Another navel-gazing fad?

Let’s face it: Many social platforms have turned into high school popularity contests. Brands and people are busy gaming the system to have a lot of followers, “likes” and “friends”. What they tend to forget is that popularity doesn’t equal influence. It’s a very loose link, as loose as the tooth I just pulled out my 6-year old daughter’s mouth. And, Kathy Sierra makes a very good point, commenting on David Armano’s blog:

“I do not think these are purely harmless pursuits for precisely that reason: our focus and attention is zero-sum unless everything we do is directly in service of the same goals. But for too many of us, focusing on building OUR social currency comes at the direct expense of other things we could be doing that would be far more useful (and ultimately desirable) for our users.”

An opportunity for brands?

Many companies have joined Empire Avenue so far: IntelCareer Builder, Lincoln, Alcatel, AT&T – just to name a few. I can see the benefits: You find influencers and evaluate their behavior. You can reward people when they buy the shares of your company. You can engage in conversations with influencers. You can leverage the API to tie their data into your existing CRM system.
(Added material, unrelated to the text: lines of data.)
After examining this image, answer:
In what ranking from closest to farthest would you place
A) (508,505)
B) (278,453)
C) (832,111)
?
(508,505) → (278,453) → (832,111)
Strong arguments to join the game but the questions remain (as it always should be the real question when joining a social platform): Will participation in this tool increase the likelihood for people to change behavior? They might just buy your shares because they want to win the game, not because they want to buy your product.

Brands: Let’s wait

As always: You need to have your digital house in order, deliver the best, most user-friendly site out there, an engaging Facebook experience and a valuable Twitter stream. And be a worthwhile presence on other social platforms that meet your business needs. Once you feel comfortable and deliver solid ROI on all your chosen platforms, you can start experimenting with Empire Avenue.

You should join

While I don’t see the immediate benefit for brands to join now, I believe you should join as an individual today. Set up your profile, explore the site and all the functionalities. Form your own opinion. Nobody knows yet if Empire Avenue will turn into Twitter or Second Life. You make the call.

And, once you joined, make sure to say hi.